Самойлова привел в нашу компанию на Сытинском Борис Слуцкий. С Борисом его связывала давняя довоенная дружба, зародившаяся еще в период знаменитых семинаров Ильи Сельвинского, и, конечно, память о погибших товарищах, с которыми когда-то начинали свою поэтическую жизнь.
“Тимофеев умел нравиться, – пишет Самойлов в своих воспоминаниях. – Понравились и его гости: молодые литераторы, актеры, актрисы…” И еще о самом Тимофееве: “Юрий Павлович Тимофеев был ярким, одаренным, красноречивым человеком лет двадцати пяти, вдохновенно влюбленным в искусство и не умеющим жить в одиночестве. Он был весьма начитан, разносторонне эрудирован, хотя, кажется, не получил систематического образования. Таких, как он, называют «богатая натура». У него был талант собирать вокруг себя таланты, вдохновлять их, служить катализатором творчества, первым ценителем и пропагандистом. Он умел на лету схватить зачаток творческого замысла, увлечься им и увлечь самого художника. Такие, как он, умеют создавать среду, где формируется искусство… Он был человеком дягилевского типа и в иных условиях мог бы осуществиться с большим размахом”.
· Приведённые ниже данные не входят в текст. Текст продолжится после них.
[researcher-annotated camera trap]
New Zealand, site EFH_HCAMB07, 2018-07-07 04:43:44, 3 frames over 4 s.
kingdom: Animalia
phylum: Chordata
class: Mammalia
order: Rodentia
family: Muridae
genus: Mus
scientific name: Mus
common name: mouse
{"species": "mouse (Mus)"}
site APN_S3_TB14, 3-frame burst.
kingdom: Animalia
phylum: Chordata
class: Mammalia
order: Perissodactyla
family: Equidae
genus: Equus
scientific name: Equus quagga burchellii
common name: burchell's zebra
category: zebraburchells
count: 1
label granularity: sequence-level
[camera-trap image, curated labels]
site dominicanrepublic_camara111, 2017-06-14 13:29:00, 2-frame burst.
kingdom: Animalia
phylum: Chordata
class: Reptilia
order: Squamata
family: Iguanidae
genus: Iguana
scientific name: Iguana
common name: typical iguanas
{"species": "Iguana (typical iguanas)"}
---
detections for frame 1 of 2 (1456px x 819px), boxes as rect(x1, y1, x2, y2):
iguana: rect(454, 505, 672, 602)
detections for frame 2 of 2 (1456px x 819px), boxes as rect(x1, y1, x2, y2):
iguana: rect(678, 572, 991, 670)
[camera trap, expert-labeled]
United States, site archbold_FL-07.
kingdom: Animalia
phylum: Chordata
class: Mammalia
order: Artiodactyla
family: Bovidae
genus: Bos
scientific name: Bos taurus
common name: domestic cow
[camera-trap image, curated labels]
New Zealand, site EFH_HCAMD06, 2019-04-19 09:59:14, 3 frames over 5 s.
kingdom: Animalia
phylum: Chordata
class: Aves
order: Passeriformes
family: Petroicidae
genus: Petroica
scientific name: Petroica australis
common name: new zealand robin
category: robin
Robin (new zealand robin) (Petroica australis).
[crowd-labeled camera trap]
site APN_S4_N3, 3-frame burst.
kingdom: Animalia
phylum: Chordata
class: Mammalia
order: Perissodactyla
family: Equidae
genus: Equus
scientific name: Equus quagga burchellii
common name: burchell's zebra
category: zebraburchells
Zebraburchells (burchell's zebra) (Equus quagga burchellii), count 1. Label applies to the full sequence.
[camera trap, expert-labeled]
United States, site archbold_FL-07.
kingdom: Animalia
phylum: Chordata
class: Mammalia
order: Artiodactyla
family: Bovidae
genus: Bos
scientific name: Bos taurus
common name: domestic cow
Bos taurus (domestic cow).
В подтверждение этих слов надо сказать, что я знаю многих писателей, поэтов и драматургов, делавших первые свои шаги не без дружеского участия Юры Тимофеева. Назову хотя бы Генриха Сапгира, в котором он открыл незаурядного детского поэта. Сам Сапгир рассказывал, что вовсе не собирался писать для детей. Но с подачи Тимофеева стал автором многих отличных детских стихов.
Именно он, Тимофеев, свел меня с Авениром Заком, работавшим тогда на телевидении, с которым мы тут же, на квартире Юры, удалившись в другую комнату, начали сочинять свою первую пьесу. И здесь же, у Тимофеева, в мае пятьдесят первого года отпраздновали ее премьеру.
Самойлов сразу стал непременным и одним из самых активных и ярких участников тимофеевских сборищ – “присекаков”. Откуда пошло это слово, толком никто из нас не знает. Кажется, Михаил Львовский его придумал. По-видимому, от слова “присесть”. Может быть. Во всяком случае, оно понравилось и прижилось.
Среди зрителей, переполнивших клуб на премьере “Города на заре” в феврале 1941 года, была вся плеяда молодых поэтов, ставших горячими поклонниками нашей студии, – Павел Коган и Борис Слуцкий, Михаил Кульчицкий и Борис Смоленский, Евгений Агранович, Николай Майоров и Давид Самойлов, тогда еще Кауфман.